Later we will visit a couple of the gardens which the Charleston Parks Conservancy has installed and maintains.
We conclude this afternoon with a boat trip round Charleston Harbour, during which we will see some of the historic sites such as Fort Sumter National Monument.
Evening at leisure.
Friday 7 April 2017
Enjoy your breakfast. This morning we cross the Cooper River and travel to the suburban town of Mount Pleasant and visit some private gardens in the ‘Old Village’, the historic centre of Mount Pleasant whose oldest house dates to 1755.

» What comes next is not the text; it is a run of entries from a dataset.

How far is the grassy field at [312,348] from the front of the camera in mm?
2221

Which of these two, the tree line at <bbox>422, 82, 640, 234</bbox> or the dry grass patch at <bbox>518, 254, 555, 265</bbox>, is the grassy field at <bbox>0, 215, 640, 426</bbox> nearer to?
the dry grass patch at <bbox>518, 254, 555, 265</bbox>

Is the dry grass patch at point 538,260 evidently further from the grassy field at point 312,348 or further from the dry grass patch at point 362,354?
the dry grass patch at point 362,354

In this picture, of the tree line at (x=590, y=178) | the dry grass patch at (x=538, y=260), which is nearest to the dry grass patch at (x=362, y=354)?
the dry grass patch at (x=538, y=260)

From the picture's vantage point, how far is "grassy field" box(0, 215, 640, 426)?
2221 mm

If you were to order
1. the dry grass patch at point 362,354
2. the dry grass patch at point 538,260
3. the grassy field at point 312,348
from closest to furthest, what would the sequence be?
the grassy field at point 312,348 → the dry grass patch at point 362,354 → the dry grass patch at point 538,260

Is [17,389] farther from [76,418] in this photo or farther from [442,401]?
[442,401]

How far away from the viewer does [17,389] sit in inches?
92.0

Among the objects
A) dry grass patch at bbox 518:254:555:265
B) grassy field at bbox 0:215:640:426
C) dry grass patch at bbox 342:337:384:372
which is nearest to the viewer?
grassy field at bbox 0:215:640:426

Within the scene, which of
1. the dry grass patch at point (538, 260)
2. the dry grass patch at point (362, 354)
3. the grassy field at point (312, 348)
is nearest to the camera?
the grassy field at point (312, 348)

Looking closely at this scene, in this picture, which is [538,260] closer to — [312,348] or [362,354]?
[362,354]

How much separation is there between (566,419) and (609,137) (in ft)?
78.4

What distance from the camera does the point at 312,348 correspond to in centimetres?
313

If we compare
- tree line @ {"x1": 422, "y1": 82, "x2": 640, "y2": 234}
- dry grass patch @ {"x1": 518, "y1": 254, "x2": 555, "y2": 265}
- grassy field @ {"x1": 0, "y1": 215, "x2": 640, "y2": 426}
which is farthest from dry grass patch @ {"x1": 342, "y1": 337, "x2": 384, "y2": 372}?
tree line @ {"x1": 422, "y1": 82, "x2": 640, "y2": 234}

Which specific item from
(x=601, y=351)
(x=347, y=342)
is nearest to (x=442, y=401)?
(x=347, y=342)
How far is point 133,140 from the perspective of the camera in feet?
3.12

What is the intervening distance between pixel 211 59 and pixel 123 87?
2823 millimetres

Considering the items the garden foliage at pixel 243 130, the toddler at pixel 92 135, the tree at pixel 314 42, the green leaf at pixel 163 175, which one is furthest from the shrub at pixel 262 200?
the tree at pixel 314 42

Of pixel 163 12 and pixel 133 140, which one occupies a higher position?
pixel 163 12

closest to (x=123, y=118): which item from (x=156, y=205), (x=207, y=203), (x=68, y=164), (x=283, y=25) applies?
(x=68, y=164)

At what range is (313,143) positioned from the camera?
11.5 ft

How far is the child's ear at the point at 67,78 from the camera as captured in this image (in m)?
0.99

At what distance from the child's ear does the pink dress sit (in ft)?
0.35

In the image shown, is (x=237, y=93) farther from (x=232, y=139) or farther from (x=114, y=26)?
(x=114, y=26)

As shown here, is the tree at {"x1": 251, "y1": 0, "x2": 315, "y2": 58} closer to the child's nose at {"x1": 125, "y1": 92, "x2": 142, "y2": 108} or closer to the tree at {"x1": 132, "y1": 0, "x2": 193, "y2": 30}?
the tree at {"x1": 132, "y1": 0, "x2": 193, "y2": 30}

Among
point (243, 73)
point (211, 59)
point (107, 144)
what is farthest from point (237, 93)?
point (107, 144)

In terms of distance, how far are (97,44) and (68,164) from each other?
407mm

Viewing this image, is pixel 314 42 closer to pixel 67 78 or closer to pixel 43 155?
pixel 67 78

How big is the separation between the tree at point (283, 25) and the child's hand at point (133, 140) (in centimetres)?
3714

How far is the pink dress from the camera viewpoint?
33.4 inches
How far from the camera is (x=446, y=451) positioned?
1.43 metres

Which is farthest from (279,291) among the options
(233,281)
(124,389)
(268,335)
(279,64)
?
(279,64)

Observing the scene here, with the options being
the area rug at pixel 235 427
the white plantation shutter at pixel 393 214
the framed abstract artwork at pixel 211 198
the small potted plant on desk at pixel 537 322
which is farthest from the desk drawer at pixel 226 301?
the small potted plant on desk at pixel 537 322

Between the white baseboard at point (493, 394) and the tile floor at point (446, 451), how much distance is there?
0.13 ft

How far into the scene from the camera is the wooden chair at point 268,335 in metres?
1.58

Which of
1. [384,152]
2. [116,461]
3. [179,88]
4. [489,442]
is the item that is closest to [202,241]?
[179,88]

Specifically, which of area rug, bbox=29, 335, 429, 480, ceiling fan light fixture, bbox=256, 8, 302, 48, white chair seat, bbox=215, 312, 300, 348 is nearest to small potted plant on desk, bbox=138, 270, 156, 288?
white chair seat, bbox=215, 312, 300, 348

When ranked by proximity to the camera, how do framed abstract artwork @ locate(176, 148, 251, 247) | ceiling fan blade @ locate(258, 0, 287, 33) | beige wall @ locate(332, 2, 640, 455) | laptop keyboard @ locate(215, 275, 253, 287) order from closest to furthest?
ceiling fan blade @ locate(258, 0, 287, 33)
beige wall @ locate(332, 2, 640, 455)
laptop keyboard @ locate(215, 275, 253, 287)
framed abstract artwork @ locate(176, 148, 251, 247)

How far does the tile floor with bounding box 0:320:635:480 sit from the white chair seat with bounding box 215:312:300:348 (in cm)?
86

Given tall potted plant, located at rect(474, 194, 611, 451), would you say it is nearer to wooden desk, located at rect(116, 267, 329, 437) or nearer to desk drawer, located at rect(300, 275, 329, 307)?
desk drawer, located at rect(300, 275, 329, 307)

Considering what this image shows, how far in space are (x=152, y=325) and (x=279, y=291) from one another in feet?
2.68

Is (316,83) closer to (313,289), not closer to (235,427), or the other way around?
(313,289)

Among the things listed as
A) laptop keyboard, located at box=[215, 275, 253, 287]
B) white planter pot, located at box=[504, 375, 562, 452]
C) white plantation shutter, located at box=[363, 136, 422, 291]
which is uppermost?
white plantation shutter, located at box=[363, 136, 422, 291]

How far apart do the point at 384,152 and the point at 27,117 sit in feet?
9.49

In the afternoon we continue to Sullivan’s Island, to the south of Mount Pleasant, which was the entry point for thousands of the African slaves brought to British North America and was also the site of a major battle in 1776 during the American war of Independence. However, we will have an altogether more peaceful experience as we visit a private garden here and meet the owner.
Evening at leisure.
Saturday 8 April 2017
This morning, after breakfast, we depart for the historic site at McLeod Plantation. Established in 1851, the McLeod Plantation has borne witness to some of the most significant periods of Charleston’s history. Today it is an important heritage site that has been carefully preserved in recognition of its cultural and historical significance. The grounds include a riverside outdoor pavilion, a sweeping oak allée, and the McLeod Oak, which is thought to be more than 600 years old. The plantation was built on the riches of Sea Island cotton - and on the backs of enslaved people whose work and culture are embedded in South Carolina’s Lowcountry foundation. It is a living tribute to the men and women and their descendants that persevered in their efforts to achieve freedom, equality, and justice.
In the afternoon we continue to the unique Charleston Tea Plantation, the only tea producer outside Asia, Africa or South America. In the late 1700s, tea bushes (Camellia sinensis), first arrived in the United States from China. Several attempts were made in South Carolina over the next 150 years to propagate and produce tea for consumption, but none were successful. Not until 1888, when Dr. Charles Shepard founded the Pinehurst Tea Plantation in Summerville, South Carolina did American grown tea become a reality. After his passing, the Pinehurst Tea Plantation closed and was eventually relocated to a former potato farm located on Wadmalaw Island, whose sandy soil and sub-tropical climate proved to be ideally suited to growing tea. For the next 24 years research was conducted on this experimental farm before being purchased by William Barclay Hall, a tea taster who received his formal training during a four-year apprenticeship in London. Thanks to Hall's vision the Charleston Tea Plantation was founded and during his tenure, his original "American Classic" tea became the first tea ever to be made with 100% tea grown in America. The plant is currently used to produce both black and green teas and exists in over 320 varieties.
Sunday 9 April 2017
After breakfast, we have most of the day free to relax in the hotel and shop or sightsee at leisure in Charleston. At an agreed time, we will transfer to Middleton Place, a National Historic Landmark and home to America’s oldest landscaped gardens. Here we will enjoy a farewell dinner, in the form of an ‘Oyster Roast and Lowcountry Boil’, featuring delicious local specialities. There will also be a contribution from a guest speaker which will sum up the distinctive qualities of the gardens and plantations we have seen here in the warmth of a South Carolinian spring.
Monday 10 April 2017
Sadly, we check out of our hotel today and transfer by coach to Charleston International Airport for our flight home.